Es ist demnach eines der Haupterfordernisse der Befreiungsvorschriften nicht erfüllt. In der Satzung oder sonstigen Verfassung müssen die Satzungszwecke so genau bezeichnet sein, daß auf dieser Grundlage geprüft werden kann, ob die satzungsmäßigen Voraussetzungen für die Steuervergünstigung gegeben sind und ob die tatsächliche Geschäftsführung mit der Satzung in Einklang steht (§ 2 Abs. 1, § 12 Abs. 1 GemVO, §§ 59, 60 AO 1977). Es kann daher der Auffassung des Klägers nicht zugestimmt werden, von einer Satzung oder sonstigen Verfassung könne abgesehen werden, wenn einwandfrei erkennbar sei, daß der Zweck des Betriebs gewerblicher Art einer Körperschaft des öffentlichen Rechts allein auf die Verwirklichung eines anerkannten gemeinnützigen Zwecks gerichtet sei. Auch aus § 14 GemVO und § 62 AO 1977, wonach bei Betrieben gewerblicher Art von Körperschaften des öffentlichen Rechts von Vorschriften für eine bestimmte Vermögensbindung in der Satzung abgesehen werden kann, läßt sich ebenfalls nicht herleiten, daß es in Fällen der vorliegenden Art auf das Vorhandensein einer Satzung nicht ankommt.

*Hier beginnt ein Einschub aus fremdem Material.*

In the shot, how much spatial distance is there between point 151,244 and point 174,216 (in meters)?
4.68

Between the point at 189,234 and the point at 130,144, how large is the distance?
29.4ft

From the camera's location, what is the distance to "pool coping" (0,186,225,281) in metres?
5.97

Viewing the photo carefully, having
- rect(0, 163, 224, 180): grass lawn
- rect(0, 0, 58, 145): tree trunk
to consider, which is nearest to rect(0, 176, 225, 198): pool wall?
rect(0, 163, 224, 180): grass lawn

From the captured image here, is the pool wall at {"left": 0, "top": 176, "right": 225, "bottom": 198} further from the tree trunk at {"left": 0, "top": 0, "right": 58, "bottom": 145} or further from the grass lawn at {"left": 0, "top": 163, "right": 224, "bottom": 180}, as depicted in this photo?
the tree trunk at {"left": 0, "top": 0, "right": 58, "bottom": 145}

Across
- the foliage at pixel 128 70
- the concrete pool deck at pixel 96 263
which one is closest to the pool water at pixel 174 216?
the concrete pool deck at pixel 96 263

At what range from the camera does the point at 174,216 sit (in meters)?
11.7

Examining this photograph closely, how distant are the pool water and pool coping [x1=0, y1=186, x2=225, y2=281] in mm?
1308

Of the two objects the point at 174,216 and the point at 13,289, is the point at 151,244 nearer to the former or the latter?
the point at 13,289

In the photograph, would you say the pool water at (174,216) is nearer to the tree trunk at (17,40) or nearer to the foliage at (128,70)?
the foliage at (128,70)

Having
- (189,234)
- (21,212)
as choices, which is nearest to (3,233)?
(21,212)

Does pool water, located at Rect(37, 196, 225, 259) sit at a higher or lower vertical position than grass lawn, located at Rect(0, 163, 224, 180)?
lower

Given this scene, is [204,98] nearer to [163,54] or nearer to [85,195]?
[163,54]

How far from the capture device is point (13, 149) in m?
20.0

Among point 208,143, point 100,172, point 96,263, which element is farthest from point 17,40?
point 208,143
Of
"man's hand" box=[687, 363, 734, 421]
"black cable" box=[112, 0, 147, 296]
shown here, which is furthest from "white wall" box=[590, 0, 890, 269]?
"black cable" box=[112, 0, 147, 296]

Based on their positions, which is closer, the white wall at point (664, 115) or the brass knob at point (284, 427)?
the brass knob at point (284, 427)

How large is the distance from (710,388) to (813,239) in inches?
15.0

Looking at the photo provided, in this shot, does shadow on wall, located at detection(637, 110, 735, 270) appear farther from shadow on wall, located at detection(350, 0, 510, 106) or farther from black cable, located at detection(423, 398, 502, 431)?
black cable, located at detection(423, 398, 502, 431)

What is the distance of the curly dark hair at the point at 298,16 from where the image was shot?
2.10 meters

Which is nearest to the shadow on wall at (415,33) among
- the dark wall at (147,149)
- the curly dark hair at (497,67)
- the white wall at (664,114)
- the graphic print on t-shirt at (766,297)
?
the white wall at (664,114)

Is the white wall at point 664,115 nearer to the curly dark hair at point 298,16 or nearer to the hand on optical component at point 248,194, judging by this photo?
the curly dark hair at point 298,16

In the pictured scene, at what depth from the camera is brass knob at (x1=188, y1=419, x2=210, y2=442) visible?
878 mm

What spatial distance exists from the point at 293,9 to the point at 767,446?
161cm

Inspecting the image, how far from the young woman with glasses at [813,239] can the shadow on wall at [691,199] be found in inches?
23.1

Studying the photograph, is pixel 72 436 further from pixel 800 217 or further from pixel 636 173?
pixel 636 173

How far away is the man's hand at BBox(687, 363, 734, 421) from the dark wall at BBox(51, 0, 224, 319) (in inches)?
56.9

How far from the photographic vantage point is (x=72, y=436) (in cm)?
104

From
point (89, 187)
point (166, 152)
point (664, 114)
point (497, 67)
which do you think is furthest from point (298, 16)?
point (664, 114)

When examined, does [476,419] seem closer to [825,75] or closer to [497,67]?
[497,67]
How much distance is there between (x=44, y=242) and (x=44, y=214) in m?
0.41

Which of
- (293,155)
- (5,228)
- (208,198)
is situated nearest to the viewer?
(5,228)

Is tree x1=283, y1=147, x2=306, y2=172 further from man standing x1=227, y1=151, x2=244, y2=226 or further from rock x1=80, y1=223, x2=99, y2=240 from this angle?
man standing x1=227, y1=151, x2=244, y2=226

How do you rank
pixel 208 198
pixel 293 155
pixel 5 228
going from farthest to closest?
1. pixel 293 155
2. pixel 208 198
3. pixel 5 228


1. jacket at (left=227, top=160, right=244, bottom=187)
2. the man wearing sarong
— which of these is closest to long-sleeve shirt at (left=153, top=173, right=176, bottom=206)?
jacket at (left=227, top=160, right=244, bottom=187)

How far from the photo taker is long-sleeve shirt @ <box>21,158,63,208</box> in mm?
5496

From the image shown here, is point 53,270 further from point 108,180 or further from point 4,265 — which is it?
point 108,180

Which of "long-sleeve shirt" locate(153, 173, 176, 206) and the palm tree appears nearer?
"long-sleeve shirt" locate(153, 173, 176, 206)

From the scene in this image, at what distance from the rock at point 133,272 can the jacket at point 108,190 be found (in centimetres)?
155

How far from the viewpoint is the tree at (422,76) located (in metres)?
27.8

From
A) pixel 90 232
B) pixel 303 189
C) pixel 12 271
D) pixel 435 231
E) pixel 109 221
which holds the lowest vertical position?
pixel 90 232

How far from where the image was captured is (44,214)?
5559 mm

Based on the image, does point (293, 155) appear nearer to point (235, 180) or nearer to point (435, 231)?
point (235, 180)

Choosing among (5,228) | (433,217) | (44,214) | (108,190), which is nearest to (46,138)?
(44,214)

Der Kläger meint, dem Erfordernis der "sonstigen Verfassung" sei dadurch genügt, daß seine Krankenhäuser der Hessischen Landkreisordnung und den Vorschriften des Hessischen Krankenhausgesetzes entsprächen und die Haushaltsplanansätze für die Krankenhäuser nicht unter dem Einzelplan für die wirtschaftlichen Unternehmen des Landkreises, sondern unter dem Einzelplan "Gesundheit" aufgeführt seien. Wie sich aus dem Zusammenhang der Worte "sonstige Verfassung" mit den Worten "Satzung" und "Stiftung" in § 4 Abs. 1 Nr. 6 KStG a. F., § 5 Abs. 1 Nr. 9 KStG 1977 ergibt, ist darunter die im Rahmen des zwingenden Rechts verbindlich festgelegte Grundordnung der betreffenden Institution zu verstehen. Die Satzung oder Verfassung einer Körperschaft wird von den Gründungsmitgliedern aufgestellt. Hat eine Institution, wie im Streitfall der Betrieb gewerblicher Art einer Körperschaft des öffentlichen Rechts, keine Mitglieder, muß ihre Verfassung durch die sie tragende Körperschaft konkret festgelegt werden.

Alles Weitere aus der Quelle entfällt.